Он видел, как Вицусь Яврыш, проглотив все, что У него было под рукой, отправился на цыпочках в соседнюю кладовую, двери которой были открыты настежь, и принес оттуда еще кучу мазурок и пирогов, как он положил их под подушку, присел на корточки и с удвоенной энергией принялся за работу. Рафал видел все это и догадался, наконец, где он, но не мог все-таки прийти в себя. Он вспомнил что-то удивительно приятное, но никак не мог сообразить, что же ему надо делать. В полном расстройстве он повалился навзничь и, прежде чем голова его прикоснулась к подушке, захрапел во все носовые завертки.
Свеча догорела и погасла.
Слабый луч света проник через отверстие в форме сердца в закрытой ставне. Издали из дома доносились звуки залихватской музыки. Заливались скрипки, неутомимо вторили басы, томно подпевал кларнет.
Рафал опять проснулся. Он сел на постели и тотчас вспомнил панну Геленку. Все в нем взыграло, как эта упоительная, доносившаяся издали музыка.

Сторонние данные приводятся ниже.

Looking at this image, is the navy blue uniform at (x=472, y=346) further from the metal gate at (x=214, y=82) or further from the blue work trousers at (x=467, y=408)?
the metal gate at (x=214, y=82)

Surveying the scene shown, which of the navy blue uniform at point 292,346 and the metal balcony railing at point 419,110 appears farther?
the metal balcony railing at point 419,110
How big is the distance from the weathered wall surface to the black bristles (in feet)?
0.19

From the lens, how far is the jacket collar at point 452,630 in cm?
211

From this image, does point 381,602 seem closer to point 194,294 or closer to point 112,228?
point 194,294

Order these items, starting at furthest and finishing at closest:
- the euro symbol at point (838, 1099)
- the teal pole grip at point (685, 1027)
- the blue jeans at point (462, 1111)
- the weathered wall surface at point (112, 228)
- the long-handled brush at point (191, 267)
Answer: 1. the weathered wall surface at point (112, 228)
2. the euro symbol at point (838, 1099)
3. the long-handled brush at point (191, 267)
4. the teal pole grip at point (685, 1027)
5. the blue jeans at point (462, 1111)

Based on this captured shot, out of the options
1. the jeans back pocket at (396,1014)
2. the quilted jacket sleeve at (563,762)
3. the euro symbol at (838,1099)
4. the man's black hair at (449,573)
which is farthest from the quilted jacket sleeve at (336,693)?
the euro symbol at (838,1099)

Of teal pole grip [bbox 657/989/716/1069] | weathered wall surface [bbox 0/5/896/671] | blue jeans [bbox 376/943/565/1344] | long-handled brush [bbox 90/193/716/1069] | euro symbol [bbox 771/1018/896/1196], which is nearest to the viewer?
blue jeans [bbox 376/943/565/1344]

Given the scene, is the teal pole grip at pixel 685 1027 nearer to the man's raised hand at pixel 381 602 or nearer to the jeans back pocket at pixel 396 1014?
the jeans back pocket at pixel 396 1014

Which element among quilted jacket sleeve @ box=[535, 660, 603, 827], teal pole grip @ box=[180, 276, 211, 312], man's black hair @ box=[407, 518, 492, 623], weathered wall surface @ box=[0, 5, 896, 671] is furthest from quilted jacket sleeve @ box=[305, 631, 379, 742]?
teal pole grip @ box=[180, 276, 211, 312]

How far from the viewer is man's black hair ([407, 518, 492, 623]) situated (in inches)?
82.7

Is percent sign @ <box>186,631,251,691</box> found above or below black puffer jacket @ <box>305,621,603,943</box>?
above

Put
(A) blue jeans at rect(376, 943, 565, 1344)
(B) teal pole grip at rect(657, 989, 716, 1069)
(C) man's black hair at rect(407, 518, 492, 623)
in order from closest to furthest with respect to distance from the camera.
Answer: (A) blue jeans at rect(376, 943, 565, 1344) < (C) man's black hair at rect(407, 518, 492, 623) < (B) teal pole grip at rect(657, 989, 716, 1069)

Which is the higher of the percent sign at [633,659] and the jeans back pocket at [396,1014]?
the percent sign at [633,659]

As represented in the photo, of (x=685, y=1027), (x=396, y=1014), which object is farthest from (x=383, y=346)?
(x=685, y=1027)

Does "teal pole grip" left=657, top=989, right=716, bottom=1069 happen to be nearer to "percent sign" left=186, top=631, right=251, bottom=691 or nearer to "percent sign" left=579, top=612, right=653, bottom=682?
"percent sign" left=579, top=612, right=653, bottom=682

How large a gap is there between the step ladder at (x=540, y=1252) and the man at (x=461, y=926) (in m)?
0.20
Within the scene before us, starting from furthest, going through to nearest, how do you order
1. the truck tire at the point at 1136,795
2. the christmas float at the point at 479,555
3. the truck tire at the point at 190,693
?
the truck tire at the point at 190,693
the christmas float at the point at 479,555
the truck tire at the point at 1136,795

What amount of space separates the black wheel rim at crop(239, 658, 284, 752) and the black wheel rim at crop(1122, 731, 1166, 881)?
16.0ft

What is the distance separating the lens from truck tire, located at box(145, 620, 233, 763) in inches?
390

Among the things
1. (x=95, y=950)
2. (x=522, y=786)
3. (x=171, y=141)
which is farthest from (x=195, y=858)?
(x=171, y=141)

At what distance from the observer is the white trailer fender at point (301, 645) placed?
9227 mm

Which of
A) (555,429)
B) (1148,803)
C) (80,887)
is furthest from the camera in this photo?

Он стал торопливо одеваться, быстро, быстро! Нащупал в темноте сапоги и наскоро надел их, отыскал ощупью невыразимые и начал натягивать их на ноги. Он никак не мог понять, почему такое простое дело отнимает у него столько времени. Он очень спешил и в ярости изо всех сил натягивал на себя эту совершенно необходимую часть туалета, не обращая внимания на то, что она угрожающе трещала. Он потратил много времени и труда, но никак не мог одолеть этой простой задачи. Он долго искал все остальные части туалета, необходимые для того, чтобы предстать в приличном виде перед панной Геленкой. Он был уверен, что нашел уже все, но силы опять оставили его, и он снова уснул как убитый.